My friend ordered for us and soon we had our macholi and, much to my surprise, three whole boiled frogs – complete with innards.  My friend grabbed the frog by the face and plopped it in his mouth.  I still remember the frog’s flaked skin on the sides of his mouth and the expectant looks of the assembled old Korean men – all wondering if I would eat one.  I did.  The frog literally exploded in my mouth.  It took a lot of macholi before I could wash that taste out of my mouth – most of it supplied by those old yangbans in that tent.  I don’t think I need to add, but I will, that the third frog was consumed by my friend.

I still occasionally see dried frogs in the markets in Seoul and every time I do it reminds me of my first and last experience of eating frog.
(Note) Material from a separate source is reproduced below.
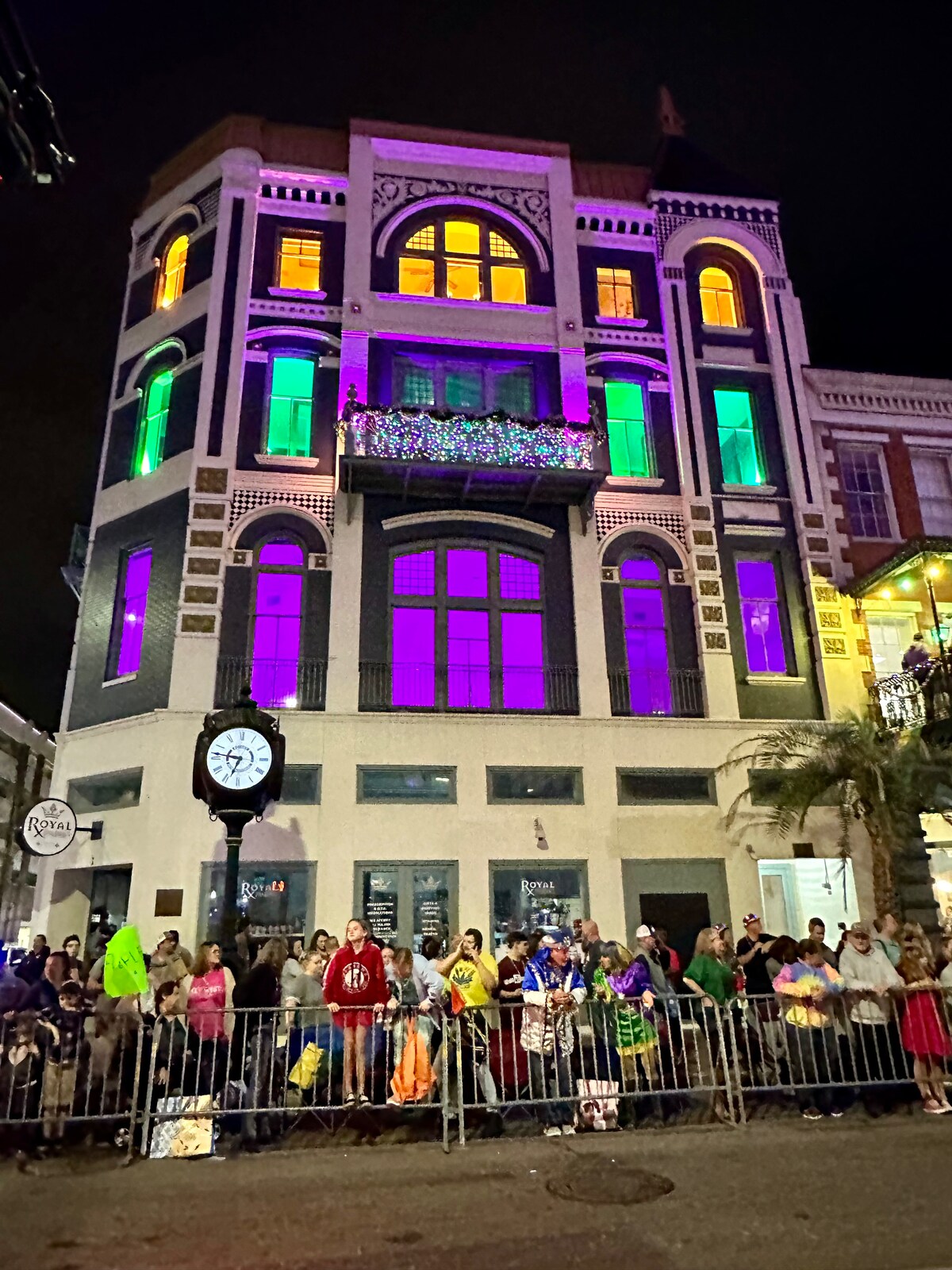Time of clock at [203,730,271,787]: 6:46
  • http://gypsyscholarship.blogspot.com/ jefferyhodges

    I’ve never eaten an entire frog, but as a kid in the Ozarks, I ate frog legs, also squirrel meat, and venison, of course. I never had the opportunity to eat racoon, possum, or turtle, though my cousins and uncles claimed these were tasty, and I was open to trying them.

    Jeffery Hodges

    * * *

  • http://askakorean.blogspot.com thekorean

    Venison = awesome. Frog, ehh.

  • cm

    I think Oriental medicine (Chinese traditional medicine), has much to do with the beliefs that these animal parts like dog meat, cat juice, frog juice, snake liquor, bear galls, and others, all have medicinal value. I think the best way for these animal rights organizations to fight the animal abuses, is to debunk the Oriental medicine as little more than unsubstantiated pseudo science.
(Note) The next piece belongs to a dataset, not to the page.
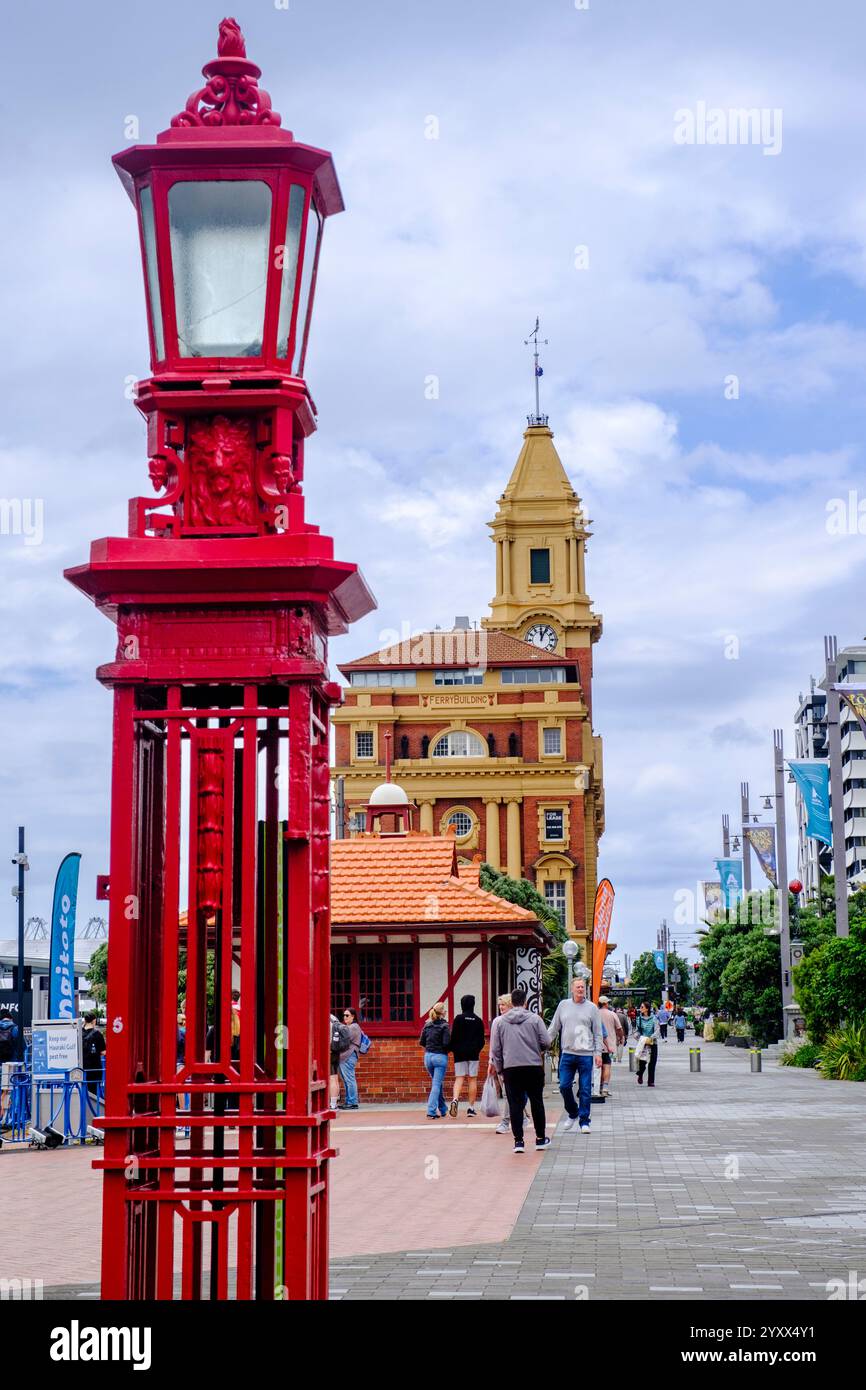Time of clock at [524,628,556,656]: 12:04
  • http://adamsawry.wordpress.com Adams-awry

    United Manchester?

  • robert neff

    Adams-awry -

    Thank you for pointing out my mistake – correction made.

  • PekingMan

    Robert, you’re lucky they didn’t insist you had ‘one more for the toad’…

  • Q

    What’s the difference between the frog-eating barbarians and the assailant “civilized” men?

    “Over-sentimentality, over-softness… and mushiness are the great dangers of this age and this people. Unless we keep the barbarian virtues, gaining the civilized ones will be of little avail.” — Theodore Rosevelt, 1899

  • keith

    They shouldn’t eat or drink endangered things, it’s just stupid. I had frog leg curry when I went to Bali and it was quite tasty, but they’re certainly not endangered on Bali. There are millions of the bloody things. So many that they kept me awake a couple of nights with their noise, it was like trying to sleep at a music festival if you’re camped near the techno tent!

  • http://www.biblegateway.com setnaffa
  • CactusMcHarris

    So, just how many wooden drawers and such are in a well-stocked hanyak?

    One of the first words I found (after learning to use the dictionary) was ‘the penis of a sea bear’, so right then I knew I had a career in looking for words no one uses.

    I never thought to ask when I was there, but one of those drawer sections would make an awesome button cabinet for my wife.